Led by Venezuela, the region’s energy ministers in 2005 officially endorsed the concept of a strategic alliance of state-owned oil companies to manage and operate all aspects of the energy sector. According to its founding declaration, PetroAmerica, as it is called, “will integrate Latin America and the Caribbean on principles of self-sufficiency, and re-invest profits into development and social programs.” This ambitious undertaking is already taking shape, particularly through its Caribbean subsidiary, PetroCaribe, which has established a formal structure that includes a board comprised of the members’ energy ministers, as well as a secretariat, and is already carrying out several joint projects.
The Democracy Alternative
Although Latin Americans have generally welcomed these initiatives — and the wider regional strategy — to become less dependent on the United States and strengthen regional ties, some plans have been criticized as too reminiscent of business-as-usual.
For example, environmental and indigenous rights advocates are already sounding alarm bells about plans to build a 10,000-mile pipeline from Venezuela to Argentina through the Brazilian Amazon. “It is really worrisome that this project is being talked about as a done deal, without a comprehensive process of public debate and consultation,” warns Maria Eugenia Bustamante, director of Amigransa, a citizens group for the protection of the Gran Sabana national park in Venezuela. “This project will directly impact some of the most vital ecological areas in this part of the world, including the Guyana Shield and the Amazon Rainforest.”

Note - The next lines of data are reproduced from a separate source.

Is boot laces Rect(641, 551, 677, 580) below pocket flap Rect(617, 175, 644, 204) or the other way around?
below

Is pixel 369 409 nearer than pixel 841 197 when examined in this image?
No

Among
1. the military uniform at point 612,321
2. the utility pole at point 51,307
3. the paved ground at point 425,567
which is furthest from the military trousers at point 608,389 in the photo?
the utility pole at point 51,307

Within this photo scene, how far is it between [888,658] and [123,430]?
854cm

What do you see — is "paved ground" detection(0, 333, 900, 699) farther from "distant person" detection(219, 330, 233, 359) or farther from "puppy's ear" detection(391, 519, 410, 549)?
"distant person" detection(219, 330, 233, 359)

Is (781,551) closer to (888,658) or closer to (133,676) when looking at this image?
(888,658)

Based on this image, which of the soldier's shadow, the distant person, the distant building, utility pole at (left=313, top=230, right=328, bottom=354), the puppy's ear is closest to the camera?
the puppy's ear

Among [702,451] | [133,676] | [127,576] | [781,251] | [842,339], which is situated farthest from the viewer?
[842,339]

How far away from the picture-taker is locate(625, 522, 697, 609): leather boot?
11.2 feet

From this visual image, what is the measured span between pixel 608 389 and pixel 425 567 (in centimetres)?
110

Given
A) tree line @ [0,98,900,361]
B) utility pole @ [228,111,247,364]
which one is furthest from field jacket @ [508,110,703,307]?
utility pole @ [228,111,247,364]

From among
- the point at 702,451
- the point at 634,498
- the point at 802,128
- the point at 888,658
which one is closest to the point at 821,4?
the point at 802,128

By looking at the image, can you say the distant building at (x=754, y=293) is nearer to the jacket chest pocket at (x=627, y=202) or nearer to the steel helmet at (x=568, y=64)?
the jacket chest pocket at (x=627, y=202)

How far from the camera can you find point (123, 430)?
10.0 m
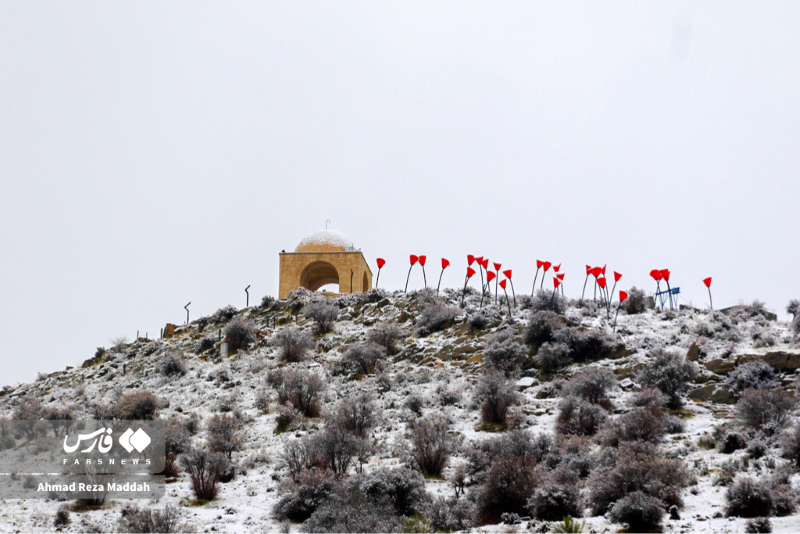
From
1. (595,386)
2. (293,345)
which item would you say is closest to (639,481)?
(595,386)

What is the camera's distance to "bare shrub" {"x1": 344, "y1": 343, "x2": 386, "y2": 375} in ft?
68.8

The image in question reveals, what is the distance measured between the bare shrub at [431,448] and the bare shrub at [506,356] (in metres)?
5.61

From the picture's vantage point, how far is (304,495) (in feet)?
34.9

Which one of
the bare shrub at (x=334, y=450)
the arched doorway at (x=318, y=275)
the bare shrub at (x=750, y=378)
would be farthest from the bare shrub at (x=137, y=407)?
the arched doorway at (x=318, y=275)

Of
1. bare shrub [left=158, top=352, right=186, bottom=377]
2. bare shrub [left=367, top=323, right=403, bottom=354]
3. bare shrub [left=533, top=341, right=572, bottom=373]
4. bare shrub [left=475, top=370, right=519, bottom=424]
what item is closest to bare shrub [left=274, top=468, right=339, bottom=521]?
bare shrub [left=475, top=370, right=519, bottom=424]

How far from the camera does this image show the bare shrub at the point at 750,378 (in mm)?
14266

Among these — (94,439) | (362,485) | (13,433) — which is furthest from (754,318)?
(13,433)

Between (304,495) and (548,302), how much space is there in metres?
14.9

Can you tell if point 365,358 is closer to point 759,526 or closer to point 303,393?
point 303,393

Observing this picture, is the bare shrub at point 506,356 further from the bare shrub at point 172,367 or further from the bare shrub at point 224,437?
the bare shrub at point 172,367

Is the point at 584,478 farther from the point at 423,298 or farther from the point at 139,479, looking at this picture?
the point at 423,298

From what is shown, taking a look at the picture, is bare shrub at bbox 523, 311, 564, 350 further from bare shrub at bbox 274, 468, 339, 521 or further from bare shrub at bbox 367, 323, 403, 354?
bare shrub at bbox 274, 468, 339, 521

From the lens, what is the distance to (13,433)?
1773 centimetres

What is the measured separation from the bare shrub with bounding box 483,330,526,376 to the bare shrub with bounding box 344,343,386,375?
3938 millimetres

Brazil has recently expressed reservations about going forward with the project. Venezuela’s Chavez has declared that the project is currently “frozen,” but that he remains committed to finding ways to make it happen.
As governments attempt to find ways to free themselves from the shackles of past economic failures and to chart a new path for the betterment of their peoples, their greatest challenge will be achieving a true transformation that also makes social and environmental concerns a central pillar. While they need revenue to carry out social welfare programs and to create jobs that will revive the economy, advocates are calling on Latin American leaders to be keenly aware of the negative impacts that often accompany an oil-based economy.
Other challenges will emerge as regional integration moves forward, threatening the oil multinationals of the United States. The Bush administration, for example, is scrambling to ensure that the United States isn’t fully left out. In what some see as a move to counter Venezuela’s collaboration with its neighbors, President Bush offered Brazil an energy deal for the production and trade of biofuels — a controversial alternative energy source — during a visit to Latin America in March 2007. The United States and Brazil are already the world’s largest ethanol producers, and it is estimated that demand for the fuel\ will face a significant increase worldwide.
Throughout the developing world, oil has correlated with imperial subjugation, local authoritarianism and human rights abuses.
As Latin America’s new wave of democracy consolidates, Latin Americans are seeking to disrupt this equation. If they can achieve positive change without excluding dissenting opinions from public debate, the region’s countries could even become the world’s most authentic democracies.
Nadia Martinez is co-director of the Sustainable Energy and Economy Network (SEEN), a project of the Institute for Policy Studies in Washington, D.C.